** Data for the task **
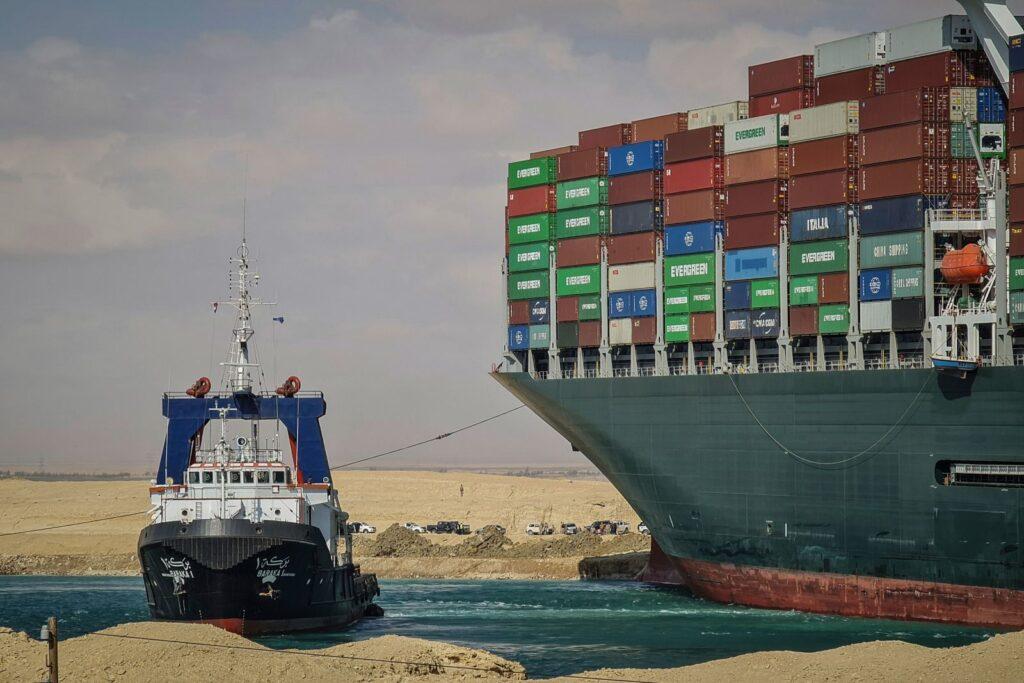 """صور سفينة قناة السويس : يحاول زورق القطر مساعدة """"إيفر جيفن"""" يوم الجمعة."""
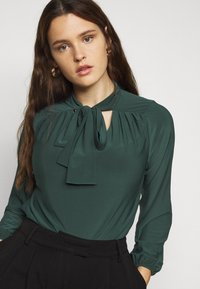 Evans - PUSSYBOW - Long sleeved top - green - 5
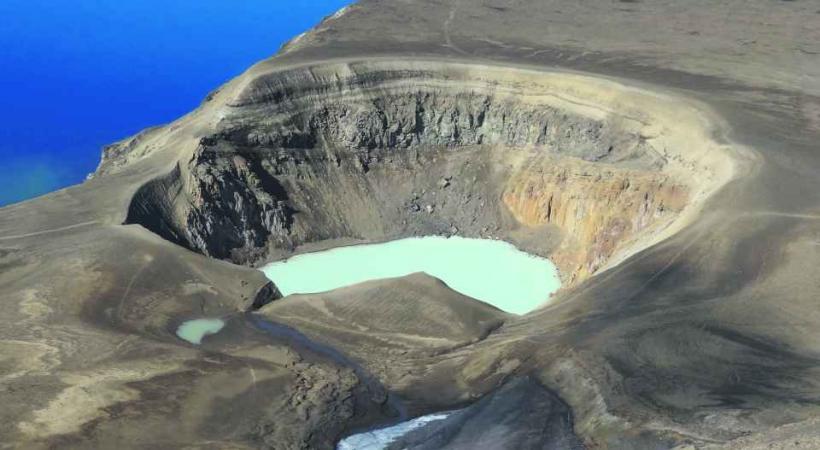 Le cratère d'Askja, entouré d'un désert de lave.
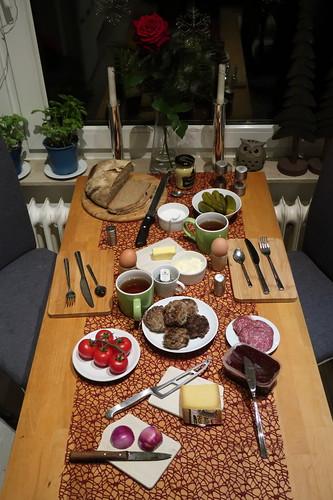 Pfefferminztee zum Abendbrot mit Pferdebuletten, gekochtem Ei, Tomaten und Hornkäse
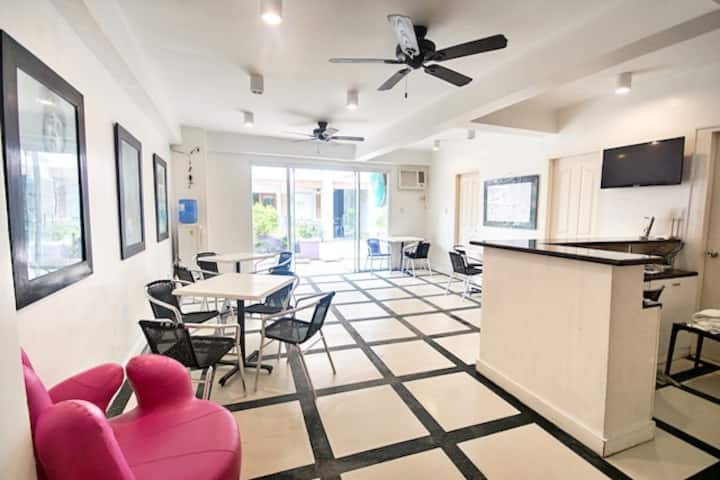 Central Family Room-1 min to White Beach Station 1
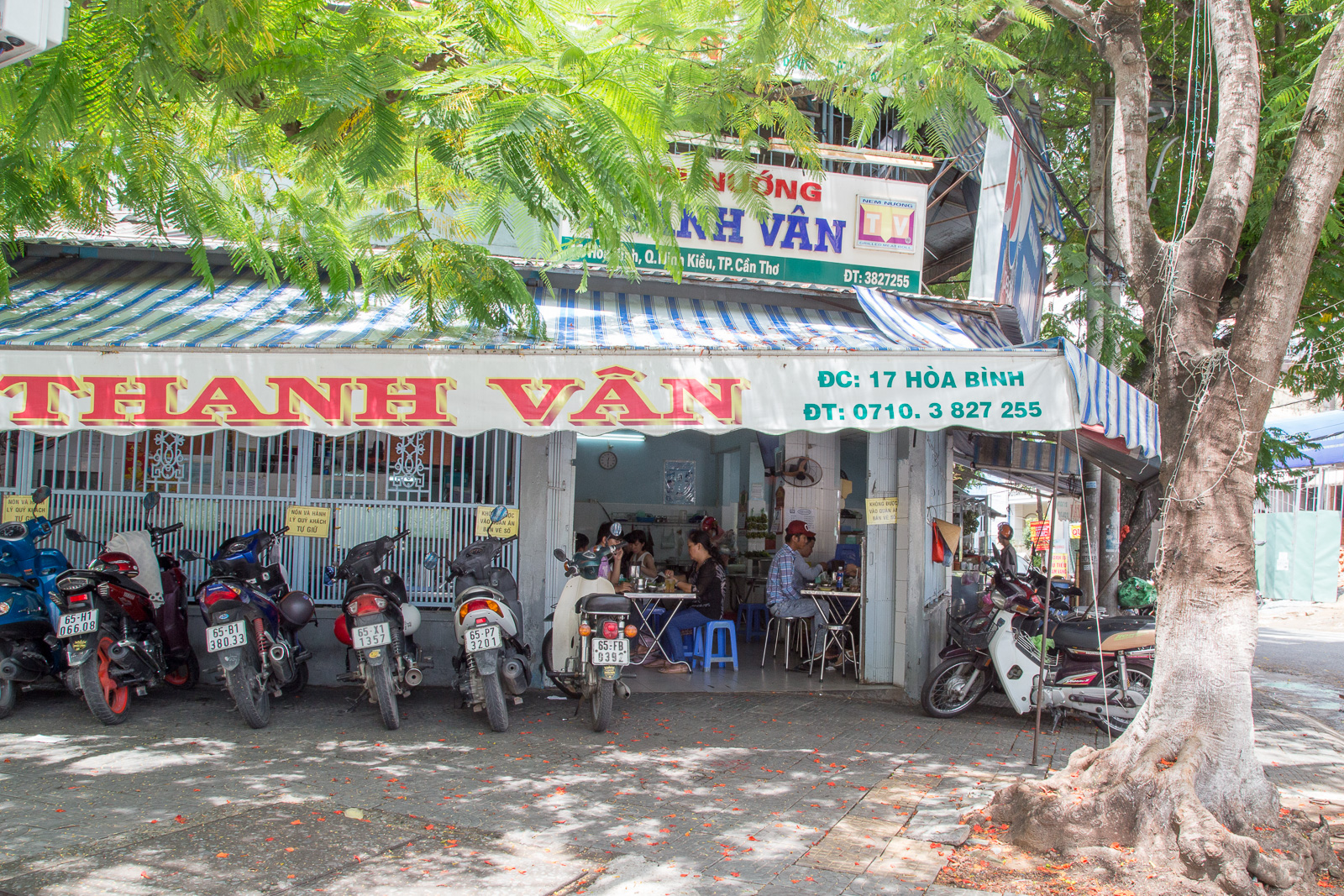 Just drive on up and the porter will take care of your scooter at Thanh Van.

** What this task involves **
Everything in the material above should be reproduced exactly, except the pictures.

** Task solution **
 """صور سفينة قناة السويس : يحاول زورق القطر مساعدة """"إيفر جيفن"""" يوم الجمعة."""
 Evans - PUSSYBOW - Long sleeved top - green - 5
 Le cratère d'Askja, entouré d'un désert de lave.
 Pfefferminztee zum Abendbrot mit Pferdebuletten, gekochtem Ei, Tomaten und Hornkäse
 Central Family Room-1 min to White Beach Station 1
 Just drive on up and the porter will take care of your scooter at Thanh Van.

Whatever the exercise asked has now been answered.